## REQUEST
Copy the text of every item below word for word, leaving out the pictures.

Segment Start: GIVEN INFORMATION

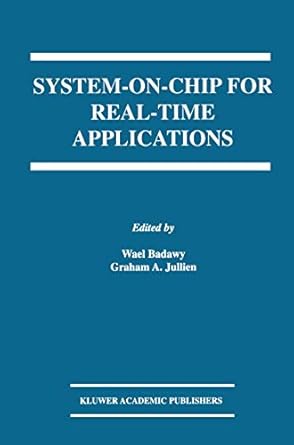 system on chip for real time applications 1st edition wael badawy ,graham a julien 1461350344, 978-1461350347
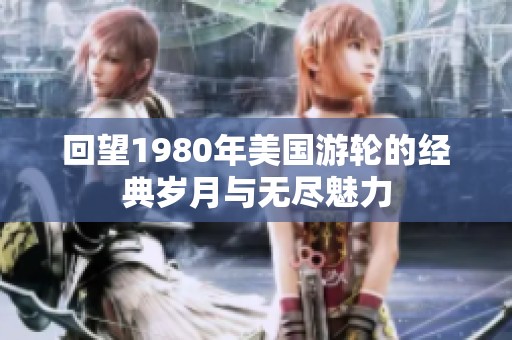 回望1980年美国游轮的经典岁月与无尽魅力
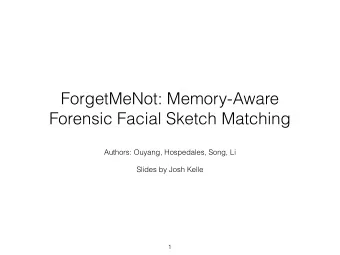 ForgetMeNot: Memory-Aware  Forensic Facial Sketch Matching  Authors: Ouyang, Hospedales, Song, Li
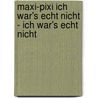 Maxi-Pixi Ich war's echt nicht - Ich war's echt nicht by Isabel Abedi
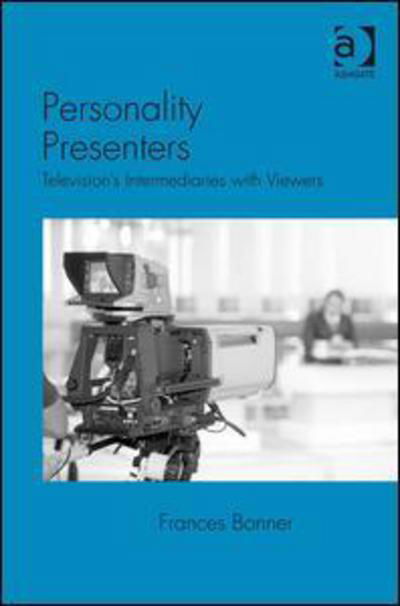 Frances Bonner · Personality Presenters: Television's Intermediaries with Viewers (Hardcover Book) [New edition] (2011)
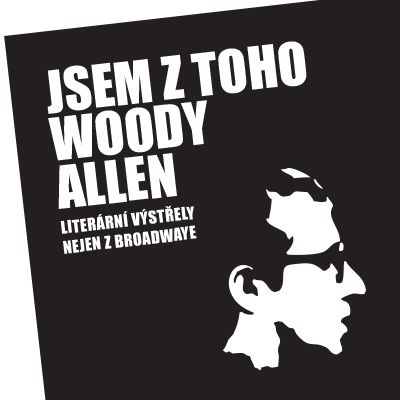 Jsem z toho Woody Allen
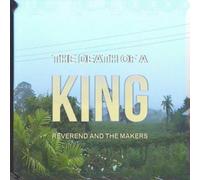 Reverend And The Makers - The Death Of A King - Vinile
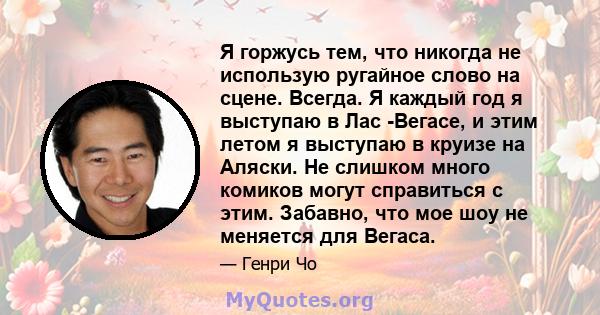 Я горжусь тем, что никогда не использую ругайное слово на сцене. Всегда. Я каждый год я выступаю в Лас -Вегасе, и этим летом я выступаю в круизе на Аляски. Не слишком много комиков могут справиться с этим. Забавно, что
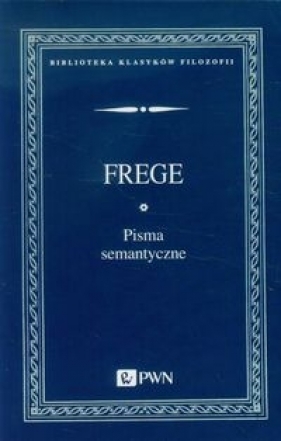 Pisma semantyczne - Frege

Segment End: GIVEN INFORMATION

## FINAL ANSWER
 system on chip for real time applications 1st edition wael badawy ,graham a julien 1461350344, 978-1461350347
 回望1980年美国游轮的经典岁月与无尽魅力
 ForgetMeNot: Memory-Aware  Forensic Facial Sketch Matching  Authors: Ouyang, Hospedales, Song, Li
 Maxi-Pixi Ich war's echt nicht - Ich war's echt nicht by Isabel Abedi
 Frances Bonner · Personality Presenters: Television's Intermediaries with Viewers (Hardcover Book) [New edition] (2011)
 Jsem z toho Woody Allen
 Reverend And The Makers - The Death Of A King - Vinile
 Я горжусь тем, что никогда не использую ругайное слово на сцене. Всегда. Я каждый год я выступаю в Лас -Вегасе, и этим летом я выступаю в круизе на Аляски. Не слишком много комиков могут справиться с этим. Забавно, что
 Pisma semantyczne - Frege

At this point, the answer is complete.